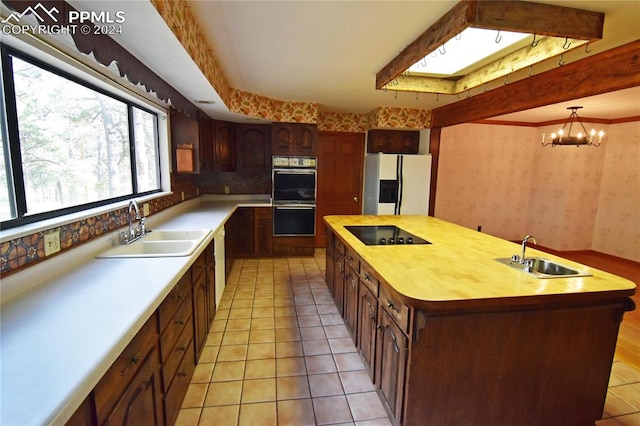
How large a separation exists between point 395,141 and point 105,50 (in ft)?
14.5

---

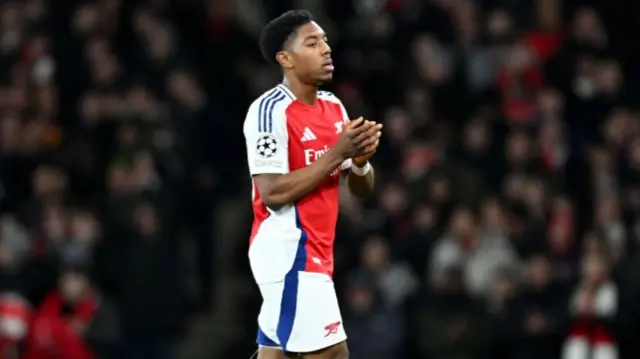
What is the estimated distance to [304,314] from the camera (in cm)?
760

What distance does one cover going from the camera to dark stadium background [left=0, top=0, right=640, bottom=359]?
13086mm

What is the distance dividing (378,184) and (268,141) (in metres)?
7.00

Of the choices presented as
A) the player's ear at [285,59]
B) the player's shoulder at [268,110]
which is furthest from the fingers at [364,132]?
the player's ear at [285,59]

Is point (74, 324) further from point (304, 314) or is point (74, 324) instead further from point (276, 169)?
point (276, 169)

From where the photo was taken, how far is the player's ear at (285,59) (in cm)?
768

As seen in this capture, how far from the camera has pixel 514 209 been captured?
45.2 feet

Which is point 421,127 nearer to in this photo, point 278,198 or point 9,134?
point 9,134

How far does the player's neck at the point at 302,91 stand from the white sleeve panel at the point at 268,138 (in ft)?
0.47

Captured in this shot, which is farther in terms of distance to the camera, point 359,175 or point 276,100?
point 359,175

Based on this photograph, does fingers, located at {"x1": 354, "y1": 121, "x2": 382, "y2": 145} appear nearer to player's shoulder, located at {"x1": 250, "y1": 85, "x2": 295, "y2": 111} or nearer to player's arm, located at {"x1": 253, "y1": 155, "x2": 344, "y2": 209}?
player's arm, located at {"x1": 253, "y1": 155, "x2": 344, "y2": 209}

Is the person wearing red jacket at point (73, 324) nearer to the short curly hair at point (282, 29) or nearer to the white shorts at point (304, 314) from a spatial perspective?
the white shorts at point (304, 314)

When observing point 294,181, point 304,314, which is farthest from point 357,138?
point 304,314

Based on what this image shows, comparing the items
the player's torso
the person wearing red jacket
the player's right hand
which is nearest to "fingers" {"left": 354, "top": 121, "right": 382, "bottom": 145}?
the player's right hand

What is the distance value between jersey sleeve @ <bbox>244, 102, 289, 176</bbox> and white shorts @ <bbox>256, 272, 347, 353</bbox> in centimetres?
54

Instruction: List each line from the items above that contains the word "wearing". Matching is case-sensitive.

Task result:
Is the person wearing red jacket at point (73, 324) nearer to the short curly hair at point (282, 29) or nearer to the white shorts at point (304, 314) from a spatial perspective?
the person wearing red jacket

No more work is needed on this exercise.